So, what do I do?  Do I send it to the second round because I enjoyed it?  Or do I give it a “pass” because it’s just technically bad on so many levels?

There are movies that fit these criteria.  The most obvious example for me is Richard Kelly’s Southland Tales (2006), a strange, abstract, ostentatious piece of filmmaking.  After the success of Donnie Darko, it seems Kelly was given carte blanche on creative output.  The result is a film that critics called “incoherent”, “pretentious”, “immature”, and “misdirected.”  Audiences avoided it like the plague, making it a box office failure and a home video failure, never really achieving the cult success of its predecessor.

Yet I love it.  I love the hell out of it.  I bought the blu-ray at full price.  I kept the blu-ray in my car when I worked on the Disney Studios lot since my boss was friends with Southland Tales­-star Dwayne “The Rock” Johnson (I wanted to have it handy for him to sign if he ever showed up, but he never did).  Sure, the characters are inhuman, the plot overly complicated, and the tone- goofy, but nobody can call it boring.  Every moment is something off the wall and crazy.  Once a musical number breaks out at the midpoint where an injured drug-dealing ex-soldier (played by freagin’ Justin Timberlake) starts lip-syncing a track from The Killers for no obvious tonal, story, or thematic reason, you just have to let go and soak it all in.

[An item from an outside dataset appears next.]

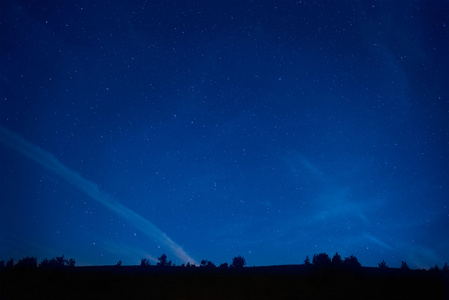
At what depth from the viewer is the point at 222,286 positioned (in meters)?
26.6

I can’t defend Southland Tales to my friends.  I’ve tried, but I fail.  Sometimes a work connects to you on a level that’s either difficult or impossible to explain.  (For Southland Tales I think it’s the film’s dream-like tone that resonates with me.  I have strange, abstract dreams and this film feels like it could be one of them.)  But whatever it is I don’t trash talk the film because I admit its faults.  I didn’t refuse to purchase the blu-ray for $29.99 because I couldn’t explain my love for it to other people effectively.  I give it my full support.

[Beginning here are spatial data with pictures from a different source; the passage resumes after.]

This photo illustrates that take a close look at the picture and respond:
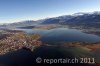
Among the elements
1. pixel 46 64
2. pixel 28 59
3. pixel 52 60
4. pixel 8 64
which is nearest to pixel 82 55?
pixel 52 60

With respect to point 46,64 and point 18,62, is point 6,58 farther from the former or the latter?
point 46,64

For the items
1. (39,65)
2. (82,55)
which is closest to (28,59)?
(39,65)

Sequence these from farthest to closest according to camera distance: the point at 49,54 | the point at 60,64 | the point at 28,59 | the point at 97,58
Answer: the point at 49,54, the point at 28,59, the point at 97,58, the point at 60,64

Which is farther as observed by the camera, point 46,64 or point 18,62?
point 18,62

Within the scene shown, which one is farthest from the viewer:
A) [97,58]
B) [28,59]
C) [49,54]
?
[49,54]

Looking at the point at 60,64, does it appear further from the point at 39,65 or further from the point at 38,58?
the point at 38,58

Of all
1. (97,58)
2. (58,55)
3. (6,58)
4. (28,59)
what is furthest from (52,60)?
(6,58)

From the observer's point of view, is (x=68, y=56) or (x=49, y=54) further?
(x=49, y=54)

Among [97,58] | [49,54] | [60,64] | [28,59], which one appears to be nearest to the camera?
[60,64]
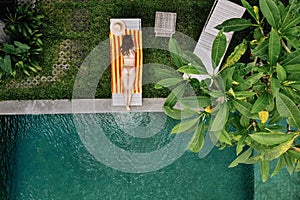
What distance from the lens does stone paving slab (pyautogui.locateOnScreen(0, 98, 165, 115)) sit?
4934mm

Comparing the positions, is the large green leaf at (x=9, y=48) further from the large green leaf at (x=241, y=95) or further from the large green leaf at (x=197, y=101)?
the large green leaf at (x=241, y=95)

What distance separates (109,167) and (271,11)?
3.35m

And that’s what I did with SCRIPT-A.  I can totally see another judge in the second round squashing its dreams of being this year’s winner.  I can totally see that judge coming to me afterwards and asking what the hell I was thinking.  “How could you send this to the second round?” they’d ask.  “The characters are mediocre at best. The story is undercooked.  The structure deviant for no reason and the writer’s voice is just okay.”

“I know.” I’d reply.  “I agree with every criticism you lob at it, but I liked it.  I can’t defend it, but I enjoyed it.  Because even though I figured you probably wouldn’t like it, there was small chance you would see in it what I did.  And I’ll be damned if I didn’t give a script that entertained me that chance.” 

I will quit this business before I have to reject a script for objective reasons that I subjectively loved.  I’d quit and then go home and watch Southland Tales while listening to “Swagger Jagger”.  Keep your objective perfection, I’m hanging with my homies Cher Lloyd and Richard Kelly!